## Problem requirements
Can you find every line in the entries below that contains the word "rough" and copy each of those lines in full?

## Excerpted records
※
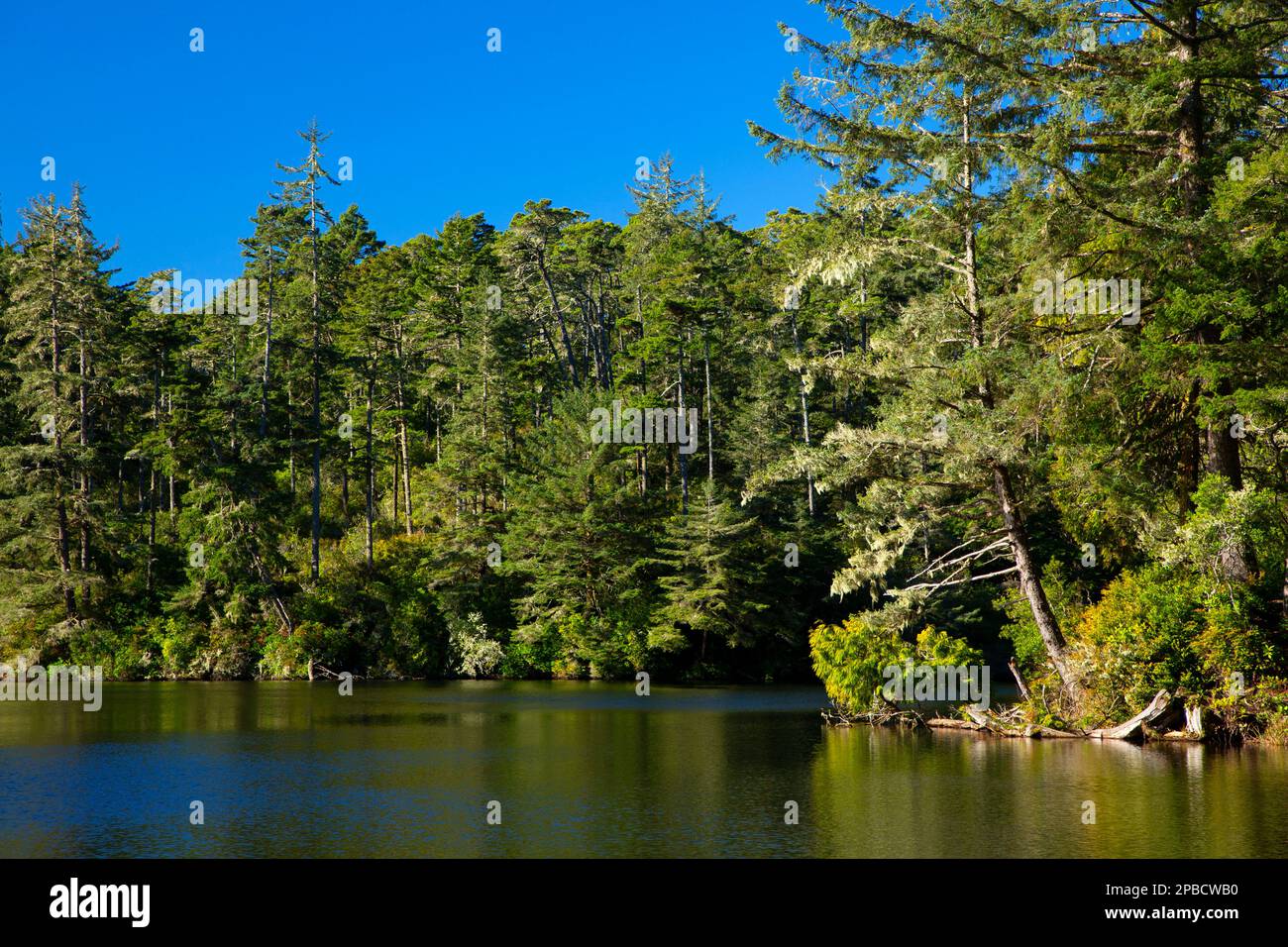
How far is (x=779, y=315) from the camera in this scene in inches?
2242

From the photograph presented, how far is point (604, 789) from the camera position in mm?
17875

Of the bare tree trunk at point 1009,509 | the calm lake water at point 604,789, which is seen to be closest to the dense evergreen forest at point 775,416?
the bare tree trunk at point 1009,509

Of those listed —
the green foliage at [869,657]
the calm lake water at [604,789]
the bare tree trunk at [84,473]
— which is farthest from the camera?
the bare tree trunk at [84,473]

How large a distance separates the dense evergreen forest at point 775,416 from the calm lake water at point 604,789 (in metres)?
4.35

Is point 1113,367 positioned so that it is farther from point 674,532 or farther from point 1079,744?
point 674,532

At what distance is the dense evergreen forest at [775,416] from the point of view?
2228 centimetres

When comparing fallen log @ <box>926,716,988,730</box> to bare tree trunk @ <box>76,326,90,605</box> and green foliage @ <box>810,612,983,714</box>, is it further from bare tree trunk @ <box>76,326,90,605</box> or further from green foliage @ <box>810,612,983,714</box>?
bare tree trunk @ <box>76,326,90,605</box>

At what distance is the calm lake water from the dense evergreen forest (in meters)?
4.35

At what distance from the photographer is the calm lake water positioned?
13.9 meters

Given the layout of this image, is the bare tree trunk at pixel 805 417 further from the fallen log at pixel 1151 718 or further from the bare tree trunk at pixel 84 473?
the bare tree trunk at pixel 84 473

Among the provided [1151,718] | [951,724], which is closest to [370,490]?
[951,724]

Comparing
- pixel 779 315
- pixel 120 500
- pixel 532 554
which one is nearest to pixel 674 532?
pixel 532 554

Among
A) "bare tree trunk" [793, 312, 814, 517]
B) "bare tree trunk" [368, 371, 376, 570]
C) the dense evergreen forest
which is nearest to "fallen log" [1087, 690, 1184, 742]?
the dense evergreen forest

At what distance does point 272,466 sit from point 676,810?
36.9m
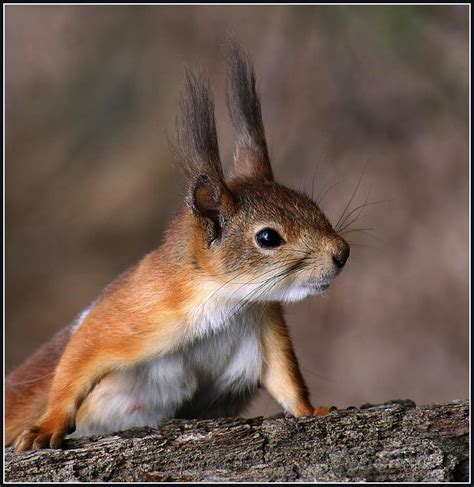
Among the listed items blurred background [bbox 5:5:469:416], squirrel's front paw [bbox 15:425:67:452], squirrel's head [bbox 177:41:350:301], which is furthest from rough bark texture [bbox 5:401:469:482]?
blurred background [bbox 5:5:469:416]

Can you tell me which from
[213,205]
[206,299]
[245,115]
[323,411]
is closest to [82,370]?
[206,299]

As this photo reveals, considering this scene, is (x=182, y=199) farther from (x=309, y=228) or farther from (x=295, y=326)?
(x=295, y=326)

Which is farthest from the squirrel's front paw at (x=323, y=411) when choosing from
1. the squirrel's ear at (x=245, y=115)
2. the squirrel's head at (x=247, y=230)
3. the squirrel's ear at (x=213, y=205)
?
the squirrel's ear at (x=245, y=115)

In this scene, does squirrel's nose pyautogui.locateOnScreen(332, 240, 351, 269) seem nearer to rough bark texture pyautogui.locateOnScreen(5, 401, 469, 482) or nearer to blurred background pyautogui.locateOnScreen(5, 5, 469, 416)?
rough bark texture pyautogui.locateOnScreen(5, 401, 469, 482)

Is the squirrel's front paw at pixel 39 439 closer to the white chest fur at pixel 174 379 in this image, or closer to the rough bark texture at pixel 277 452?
the rough bark texture at pixel 277 452

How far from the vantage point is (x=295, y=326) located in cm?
822

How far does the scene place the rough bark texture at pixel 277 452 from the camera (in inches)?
118

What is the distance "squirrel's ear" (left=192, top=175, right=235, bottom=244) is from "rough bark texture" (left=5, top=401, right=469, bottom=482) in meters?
0.79

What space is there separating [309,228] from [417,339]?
4.35 meters

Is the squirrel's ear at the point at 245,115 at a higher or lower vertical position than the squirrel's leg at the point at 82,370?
higher

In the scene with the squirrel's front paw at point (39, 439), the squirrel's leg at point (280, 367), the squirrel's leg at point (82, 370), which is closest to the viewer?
the squirrel's front paw at point (39, 439)

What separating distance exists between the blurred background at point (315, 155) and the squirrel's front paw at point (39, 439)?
143 inches

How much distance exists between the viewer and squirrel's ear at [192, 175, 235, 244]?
3.35 m

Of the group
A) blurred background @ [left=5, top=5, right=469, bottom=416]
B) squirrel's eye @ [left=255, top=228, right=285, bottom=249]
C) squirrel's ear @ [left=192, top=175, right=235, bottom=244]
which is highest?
blurred background @ [left=5, top=5, right=469, bottom=416]
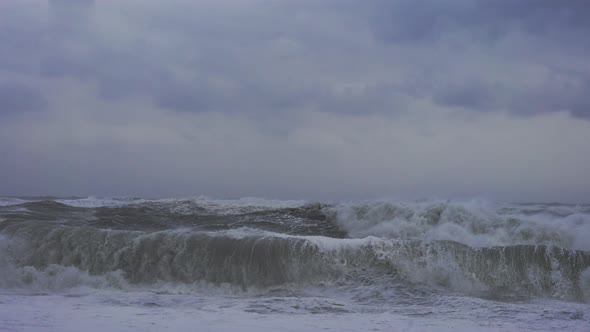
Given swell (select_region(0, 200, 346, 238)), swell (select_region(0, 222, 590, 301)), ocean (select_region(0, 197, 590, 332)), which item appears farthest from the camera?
swell (select_region(0, 200, 346, 238))

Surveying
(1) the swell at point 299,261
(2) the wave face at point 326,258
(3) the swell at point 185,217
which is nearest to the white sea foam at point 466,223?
(2) the wave face at point 326,258

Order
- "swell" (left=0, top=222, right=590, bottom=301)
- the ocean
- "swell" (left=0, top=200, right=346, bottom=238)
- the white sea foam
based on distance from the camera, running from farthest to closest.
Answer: "swell" (left=0, top=200, right=346, bottom=238), the white sea foam, "swell" (left=0, top=222, right=590, bottom=301), the ocean

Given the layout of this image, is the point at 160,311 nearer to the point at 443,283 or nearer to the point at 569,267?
the point at 443,283

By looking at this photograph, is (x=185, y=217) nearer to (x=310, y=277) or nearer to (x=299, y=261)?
(x=299, y=261)

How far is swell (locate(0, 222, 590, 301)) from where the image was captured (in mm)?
8633

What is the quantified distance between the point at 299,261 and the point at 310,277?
1.67ft

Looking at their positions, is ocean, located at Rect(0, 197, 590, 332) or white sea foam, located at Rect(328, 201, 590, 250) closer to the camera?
ocean, located at Rect(0, 197, 590, 332)

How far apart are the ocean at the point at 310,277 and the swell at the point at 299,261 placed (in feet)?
0.08

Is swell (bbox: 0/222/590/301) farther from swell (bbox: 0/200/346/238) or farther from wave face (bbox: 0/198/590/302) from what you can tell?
swell (bbox: 0/200/346/238)

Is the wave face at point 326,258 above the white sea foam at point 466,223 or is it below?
below

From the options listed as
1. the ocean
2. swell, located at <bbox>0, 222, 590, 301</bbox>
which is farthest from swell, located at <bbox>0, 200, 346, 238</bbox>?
swell, located at <bbox>0, 222, 590, 301</bbox>

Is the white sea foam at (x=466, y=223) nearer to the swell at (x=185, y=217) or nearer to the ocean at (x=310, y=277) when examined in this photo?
the ocean at (x=310, y=277)

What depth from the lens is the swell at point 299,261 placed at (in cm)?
863

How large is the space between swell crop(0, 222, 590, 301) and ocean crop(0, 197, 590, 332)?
0.02 m
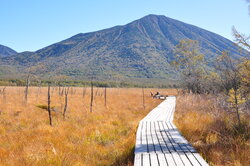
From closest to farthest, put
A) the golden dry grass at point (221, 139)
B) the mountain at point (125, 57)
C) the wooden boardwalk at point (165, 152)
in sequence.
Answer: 1. the wooden boardwalk at point (165, 152)
2. the golden dry grass at point (221, 139)
3. the mountain at point (125, 57)

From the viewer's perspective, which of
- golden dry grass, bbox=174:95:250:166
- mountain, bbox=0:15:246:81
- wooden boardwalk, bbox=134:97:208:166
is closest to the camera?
wooden boardwalk, bbox=134:97:208:166

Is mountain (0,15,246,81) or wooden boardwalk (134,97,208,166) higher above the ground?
mountain (0,15,246,81)

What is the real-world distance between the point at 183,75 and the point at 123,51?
453ft

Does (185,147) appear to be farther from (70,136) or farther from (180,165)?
(70,136)

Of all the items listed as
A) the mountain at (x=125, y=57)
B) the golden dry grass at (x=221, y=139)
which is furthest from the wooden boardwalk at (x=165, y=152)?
the mountain at (x=125, y=57)

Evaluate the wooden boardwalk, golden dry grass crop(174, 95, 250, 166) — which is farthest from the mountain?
the wooden boardwalk

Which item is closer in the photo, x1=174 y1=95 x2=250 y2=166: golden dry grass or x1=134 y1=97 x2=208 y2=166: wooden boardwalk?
x1=134 y1=97 x2=208 y2=166: wooden boardwalk

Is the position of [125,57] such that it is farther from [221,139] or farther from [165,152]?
[165,152]

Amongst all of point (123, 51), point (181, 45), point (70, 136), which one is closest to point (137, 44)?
point (123, 51)

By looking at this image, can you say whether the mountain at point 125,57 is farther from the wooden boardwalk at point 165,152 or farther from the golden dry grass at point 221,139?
the wooden boardwalk at point 165,152

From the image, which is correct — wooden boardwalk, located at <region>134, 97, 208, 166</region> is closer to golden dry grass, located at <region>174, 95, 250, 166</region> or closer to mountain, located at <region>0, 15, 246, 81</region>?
golden dry grass, located at <region>174, 95, 250, 166</region>

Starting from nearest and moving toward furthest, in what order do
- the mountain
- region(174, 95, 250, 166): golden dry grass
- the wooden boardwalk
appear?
the wooden boardwalk < region(174, 95, 250, 166): golden dry grass < the mountain

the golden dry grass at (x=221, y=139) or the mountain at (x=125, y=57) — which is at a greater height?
the mountain at (x=125, y=57)

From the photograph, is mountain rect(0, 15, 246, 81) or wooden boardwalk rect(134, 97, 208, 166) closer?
wooden boardwalk rect(134, 97, 208, 166)
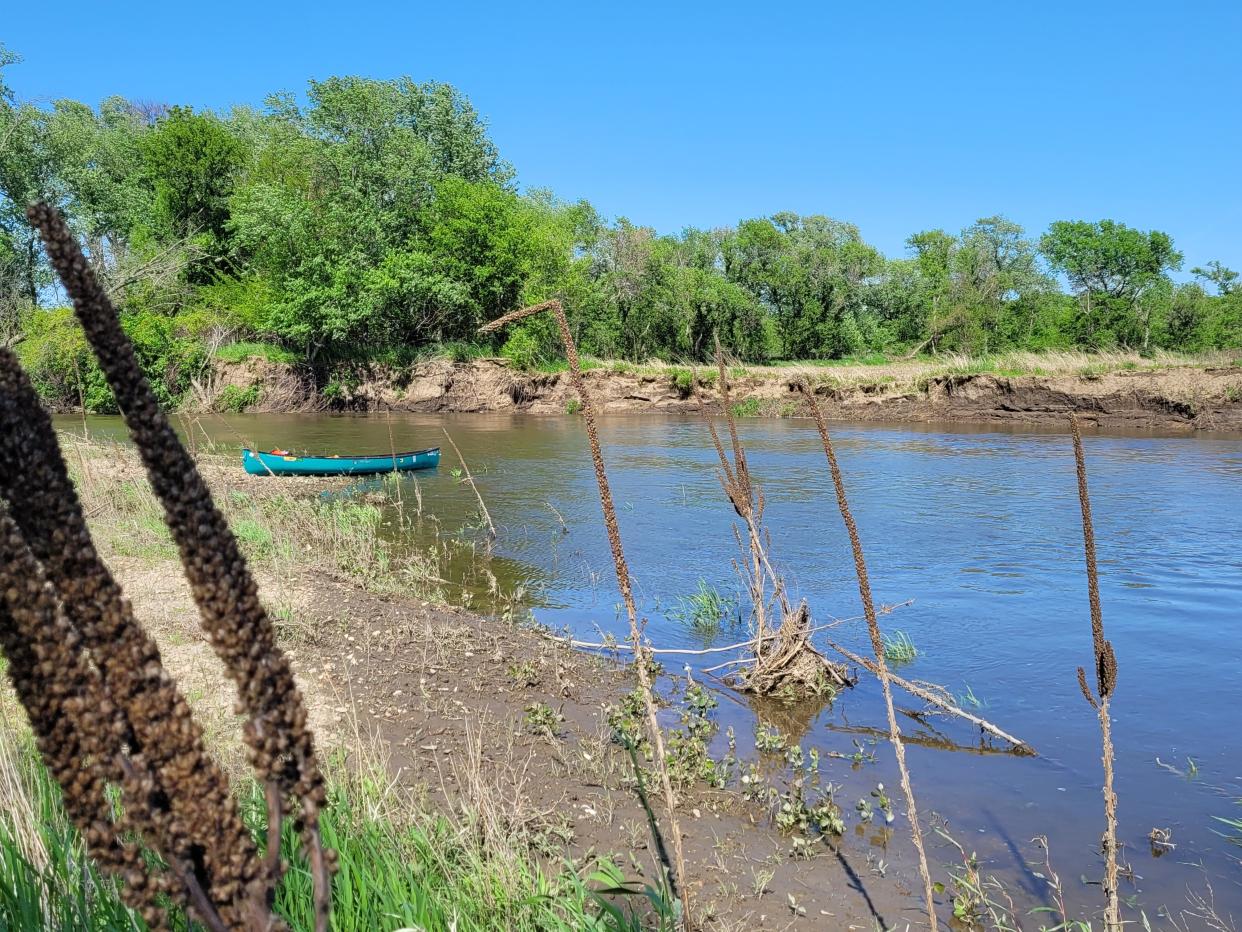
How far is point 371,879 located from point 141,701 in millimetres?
2429

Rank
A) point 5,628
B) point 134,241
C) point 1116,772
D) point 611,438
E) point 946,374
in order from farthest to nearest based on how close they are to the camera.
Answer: point 134,241 → point 946,374 → point 611,438 → point 1116,772 → point 5,628

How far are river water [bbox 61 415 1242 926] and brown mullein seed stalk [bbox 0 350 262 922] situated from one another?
211 inches

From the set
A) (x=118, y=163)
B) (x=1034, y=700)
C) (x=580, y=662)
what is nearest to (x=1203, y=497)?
(x=1034, y=700)

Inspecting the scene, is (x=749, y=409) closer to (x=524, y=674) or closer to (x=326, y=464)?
(x=326, y=464)

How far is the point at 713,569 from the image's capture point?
48.0ft

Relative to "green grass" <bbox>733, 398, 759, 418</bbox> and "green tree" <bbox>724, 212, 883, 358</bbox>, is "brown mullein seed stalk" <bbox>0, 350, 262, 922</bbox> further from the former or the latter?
"green tree" <bbox>724, 212, 883, 358</bbox>

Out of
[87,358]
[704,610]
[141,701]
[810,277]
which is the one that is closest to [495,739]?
[704,610]

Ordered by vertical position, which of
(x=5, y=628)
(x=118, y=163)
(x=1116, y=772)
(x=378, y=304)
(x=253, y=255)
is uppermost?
(x=118, y=163)

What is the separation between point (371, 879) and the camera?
139 inches

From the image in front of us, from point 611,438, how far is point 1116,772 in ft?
100.0

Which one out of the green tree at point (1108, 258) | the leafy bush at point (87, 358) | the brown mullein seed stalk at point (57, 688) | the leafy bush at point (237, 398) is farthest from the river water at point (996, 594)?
the green tree at point (1108, 258)

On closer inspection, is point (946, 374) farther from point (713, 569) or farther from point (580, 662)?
point (580, 662)

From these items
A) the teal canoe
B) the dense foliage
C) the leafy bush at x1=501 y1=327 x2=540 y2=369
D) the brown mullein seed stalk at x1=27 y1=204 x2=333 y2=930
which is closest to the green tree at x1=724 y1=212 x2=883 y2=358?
the dense foliage

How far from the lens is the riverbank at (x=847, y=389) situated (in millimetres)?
39062
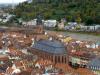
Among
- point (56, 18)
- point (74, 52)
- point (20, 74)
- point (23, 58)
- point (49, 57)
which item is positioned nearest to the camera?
point (20, 74)

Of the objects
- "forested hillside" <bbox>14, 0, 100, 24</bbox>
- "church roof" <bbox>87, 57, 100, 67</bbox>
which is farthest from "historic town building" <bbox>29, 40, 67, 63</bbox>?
"forested hillside" <bbox>14, 0, 100, 24</bbox>

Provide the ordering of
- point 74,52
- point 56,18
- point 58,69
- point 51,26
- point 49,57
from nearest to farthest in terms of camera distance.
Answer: point 58,69, point 49,57, point 74,52, point 51,26, point 56,18

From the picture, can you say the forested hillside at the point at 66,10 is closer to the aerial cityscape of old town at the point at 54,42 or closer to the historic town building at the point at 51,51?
the aerial cityscape of old town at the point at 54,42

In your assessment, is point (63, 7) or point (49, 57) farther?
point (63, 7)

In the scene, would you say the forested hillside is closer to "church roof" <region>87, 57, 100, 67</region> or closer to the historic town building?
the historic town building

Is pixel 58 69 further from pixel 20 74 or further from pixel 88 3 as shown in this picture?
pixel 88 3

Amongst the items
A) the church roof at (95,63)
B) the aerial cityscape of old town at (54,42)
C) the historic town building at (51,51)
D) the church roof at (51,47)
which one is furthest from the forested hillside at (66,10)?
the church roof at (95,63)

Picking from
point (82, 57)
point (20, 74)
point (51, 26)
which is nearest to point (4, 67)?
point (20, 74)

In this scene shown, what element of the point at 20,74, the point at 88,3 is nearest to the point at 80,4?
the point at 88,3

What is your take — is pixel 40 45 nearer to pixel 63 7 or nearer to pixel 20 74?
pixel 20 74
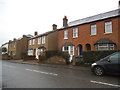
※
## Finished task
Among the listed items blurred background [bbox 5:5:469:416], squirrel's front paw [bbox 15:425:67:452], squirrel's head [bbox 177:41:350:301], which is furthest from rough bark texture [bbox 5:401:469:482]?
In this scene, does squirrel's nose pyautogui.locateOnScreen(332, 240, 351, 269) seem nearer to rough bark texture pyautogui.locateOnScreen(5, 401, 469, 482) or nearer to blurred background pyautogui.locateOnScreen(5, 5, 469, 416)?
rough bark texture pyautogui.locateOnScreen(5, 401, 469, 482)
Is the squirrel's front paw at pixel 39 439 closer to the white chest fur at pixel 174 379 in this image, or closer to the rough bark texture at pixel 277 452?
the rough bark texture at pixel 277 452
How far does the scene place the rough bark texture at pixel 277 452 from the camera (in inches)?
What is the distance "squirrel's ear" (left=192, top=175, right=235, bottom=244) is from "rough bark texture" (left=5, top=401, right=469, bottom=482) in meters?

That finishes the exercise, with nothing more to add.